In this work, we explore the dimension of finding the the best Hardware architecture and its dimensioning for AI algorithms, while respecting constraints in terms of carbon emissions. Previous work [HADA paper] has focused on HW Dimensioning for AI algorithms with constraints on budget, time and solution quality. This problem is called Hardware Dimensioning. In this work, we aim at extending this approach by also considering constraints on carbon emissions of the computations, and we name this problem Sustainable Hardware Dimensioning.

The HADA approach is based on the Empirical Model Learning paradigm [EML paper], which integrates Machine Learning (ML) models into an optimisation problem. The key idea is to integrate domain knowledge held by experts with data-driven models that learn the relationships between HW requirements and AI algorithm performances, which would be very complex to express formally in a suitable model. The approach starts with benchmarking multiple AI algorithms on different HW resources, generating data used to train ML models; then, optimisation is used to find the best [HW configuration](https://www.sciencedirect.com/topics/computer-science/hardware-configuration) that respects user-defined constraints.

# Methodology

At the basis of our approach is the Empirical Model Learning (EML) paradigm. Broadly speaking, EML deals with solving declarative optimisation models with a complex component $h$, which represents the relation between variables which can be acted upon $x$ (the decision variables) and the observables related to the system considered; the function $h(x) = y$ describes this relationships. As the $h(x)$ is complex, we cannot optimise directly over it. Hence, we exploit empirical knowledge to build a surrogate model $h_\theta(x)$ learned from data, where $\theta$ is the parameter vector.
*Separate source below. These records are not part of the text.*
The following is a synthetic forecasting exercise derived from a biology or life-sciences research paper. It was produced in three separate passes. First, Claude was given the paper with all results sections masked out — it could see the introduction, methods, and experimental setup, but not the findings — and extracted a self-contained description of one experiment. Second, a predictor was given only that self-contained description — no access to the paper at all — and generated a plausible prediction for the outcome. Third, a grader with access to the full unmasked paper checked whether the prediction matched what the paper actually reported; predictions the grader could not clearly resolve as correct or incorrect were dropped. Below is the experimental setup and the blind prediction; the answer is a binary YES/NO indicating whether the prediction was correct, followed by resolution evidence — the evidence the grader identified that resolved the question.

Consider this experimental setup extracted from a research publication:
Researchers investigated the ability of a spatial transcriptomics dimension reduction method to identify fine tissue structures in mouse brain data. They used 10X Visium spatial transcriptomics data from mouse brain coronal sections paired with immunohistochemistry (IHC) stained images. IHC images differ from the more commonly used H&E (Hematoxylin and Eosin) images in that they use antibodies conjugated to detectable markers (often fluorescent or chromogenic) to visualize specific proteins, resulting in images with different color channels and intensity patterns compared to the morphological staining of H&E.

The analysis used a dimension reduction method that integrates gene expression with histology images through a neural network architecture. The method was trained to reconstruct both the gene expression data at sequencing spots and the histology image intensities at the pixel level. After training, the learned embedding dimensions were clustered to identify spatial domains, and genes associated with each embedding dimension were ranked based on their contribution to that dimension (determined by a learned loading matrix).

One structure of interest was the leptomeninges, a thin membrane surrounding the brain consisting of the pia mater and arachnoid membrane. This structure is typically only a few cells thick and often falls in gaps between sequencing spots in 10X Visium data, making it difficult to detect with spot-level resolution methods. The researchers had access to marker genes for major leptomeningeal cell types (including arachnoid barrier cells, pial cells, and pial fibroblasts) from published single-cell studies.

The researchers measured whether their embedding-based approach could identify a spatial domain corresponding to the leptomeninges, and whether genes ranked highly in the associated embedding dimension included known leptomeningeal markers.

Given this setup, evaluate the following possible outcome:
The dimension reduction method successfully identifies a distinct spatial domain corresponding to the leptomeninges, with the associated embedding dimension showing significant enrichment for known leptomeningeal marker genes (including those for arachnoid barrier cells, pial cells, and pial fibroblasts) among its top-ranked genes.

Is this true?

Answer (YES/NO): YES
HADA (HArdware Dimensioning of AI Algorithms), is then constituted of three main phases

1. data set collection (benchmarking phase) - an initial phase to collect the data set by running multiple times the target algorithms, under different configurations;
2. surrogate model creation - once a training set is available, a set of ML models is then trained on such data and then these models are encoded as a set of variables and constraints following EML paradigm;
3. optimisation – post the user-defined constraints and objective function on top of the combinatorial structure formed by the encoded ML models and the domain-knowledge constraints, and finally solve the optimisation model (either until an optimal solution or a time limit is reached.

## Dataset Collection

The training set was built based on grounding the two stochastic algorithms, i.e., anticipate and contingency [32, 4] from the energy management system domain. The two algorithms calculate the amount of energy that must be produced by the energy system to meet the required load, minimising the total energy cost over the daily time horizon and by taking into account the uncertainty. Both the algorithms divide the daily time horizon into 96 15-minutes time intervals.

### Input data

The input data is a set of 30 different instance realisations, each one representing one daily time horizon. For each day, we have **Load**, which is a 96-valued vector of the load observations sampled at each interval (every 15 minutes over the course of a day), and **PV**, a 96-valued vector representing the observations of available Photovoltaic energy production. Here we can see an example of the first two instances:

Since the objective of the two algorithms is to minimize the total energy cost, as input file we also have the grid electricity price at each our of the day

In [None]:
data = util.display_prices_data()
display(data)

The base version of HADA involves measuring the solution cost, the runtime and the average memory usage for the target algorithm. In the next section we will see the additional metrics that were added.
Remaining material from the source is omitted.